Cumhurbaşkanı Recep Tayyip Erdoğan ile Amerikan Başkanı Donald Trump’ın görüşmesi sonrası o kadar çok yorum yazısı yazıldı ki, hepsini takip etmek zordu. Ben dahil çok sayıda isim bu işi yaptı. İçeriği hakkında çok az şey bildiğimiz görüşme hakkında bazılarımız “Tarihi” veya “Milat niteliğinde” diyen yorumlar getirdi, bazıları işi “Türk-Amerikan ilişkileri tezkere öncesi döneme geri dönüyor”a kadar getirdi.
Ama diyorum ya, bu yorumların temeli olması gereken bilgiler hiçbirimizde yoktu.
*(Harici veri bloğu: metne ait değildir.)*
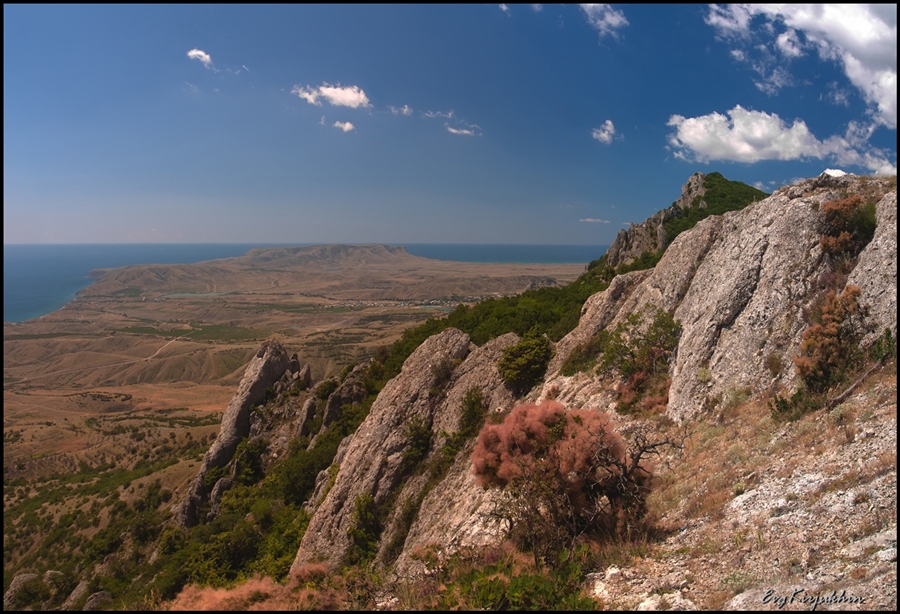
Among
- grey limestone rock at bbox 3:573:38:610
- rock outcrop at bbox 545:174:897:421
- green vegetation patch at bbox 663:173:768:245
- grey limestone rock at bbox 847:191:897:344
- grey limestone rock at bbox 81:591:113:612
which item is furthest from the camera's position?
green vegetation patch at bbox 663:173:768:245

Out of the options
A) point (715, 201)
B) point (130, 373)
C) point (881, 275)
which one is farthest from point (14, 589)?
point (130, 373)

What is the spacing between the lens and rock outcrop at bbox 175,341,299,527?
3072 centimetres

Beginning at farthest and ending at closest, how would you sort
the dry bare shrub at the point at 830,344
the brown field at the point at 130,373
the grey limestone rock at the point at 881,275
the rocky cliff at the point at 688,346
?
the brown field at the point at 130,373 → the rocky cliff at the point at 688,346 → the dry bare shrub at the point at 830,344 → the grey limestone rock at the point at 881,275

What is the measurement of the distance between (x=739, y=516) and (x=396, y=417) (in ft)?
52.1

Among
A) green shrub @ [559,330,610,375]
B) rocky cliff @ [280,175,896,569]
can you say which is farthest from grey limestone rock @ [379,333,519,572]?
green shrub @ [559,330,610,375]

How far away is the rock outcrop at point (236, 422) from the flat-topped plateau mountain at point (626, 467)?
317 millimetres

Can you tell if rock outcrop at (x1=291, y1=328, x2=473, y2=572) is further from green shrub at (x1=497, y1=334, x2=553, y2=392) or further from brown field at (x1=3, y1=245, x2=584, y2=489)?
brown field at (x1=3, y1=245, x2=584, y2=489)

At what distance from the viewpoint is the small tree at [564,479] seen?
373 inches

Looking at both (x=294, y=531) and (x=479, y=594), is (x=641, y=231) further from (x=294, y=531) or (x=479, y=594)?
(x=479, y=594)

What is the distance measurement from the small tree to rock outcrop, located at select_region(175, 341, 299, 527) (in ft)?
97.4

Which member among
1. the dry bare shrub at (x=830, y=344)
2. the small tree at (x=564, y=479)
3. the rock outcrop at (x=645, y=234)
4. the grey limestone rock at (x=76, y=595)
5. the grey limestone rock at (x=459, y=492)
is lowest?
the grey limestone rock at (x=76, y=595)

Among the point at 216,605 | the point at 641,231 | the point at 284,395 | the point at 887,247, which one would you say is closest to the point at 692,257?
the point at 887,247

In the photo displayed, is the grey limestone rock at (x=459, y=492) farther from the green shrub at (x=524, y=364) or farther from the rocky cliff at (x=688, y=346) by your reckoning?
the green shrub at (x=524, y=364)

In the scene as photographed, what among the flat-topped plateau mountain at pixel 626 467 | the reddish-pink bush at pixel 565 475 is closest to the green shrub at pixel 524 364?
the flat-topped plateau mountain at pixel 626 467
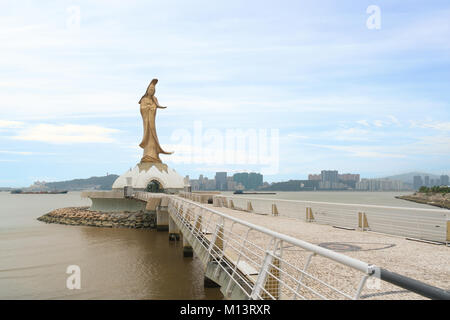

En fazla bildiğimiz görüşme öncesi 24 dakikalık basın toplantısında Amerikan Başkanının söyledikleriydi.
10Haber’in dün bu görüşmeyle ilgili yayınladığı haber, görüşmenin içeriğine ilişkin belki Cumhurbaşkanı Erdoğan’ın uçakta gazetecilerin soruları sonrası daha geniş bilgi verebileceğine ilişkin bir temenniyle bitiyordu. Çünkü Türk heyeti görüşmenin hemen ardından uçağa binmiş İstanbul’a doğru yola çıkmıştı.
Ama heyhat, uçaktaki gazeteciler Cumhurbaşkanı Erdoğan’a hemen hemen hiçbir şey sormadılar dönüş yolunda.
Uçaktan gelen fotoğrafta Cumhurbaşkanı Erdoğan’ın etrafında 20 gazeteci sayıyorum ben. Bazıları genel yayın yönetmeni sıfatlı, hepsi üst düzey isimler. Ve bu isimler anlaşılan Erdoğan-Trump görüşmesini hiç merak etmiyorlar.
Dönünce yazdıkları yazıları okudum bazılarının, hiçbir bilgiye dayanmadan yazmaya devam etmişler.
Mesleğimiz adına üzülmemek elde değil.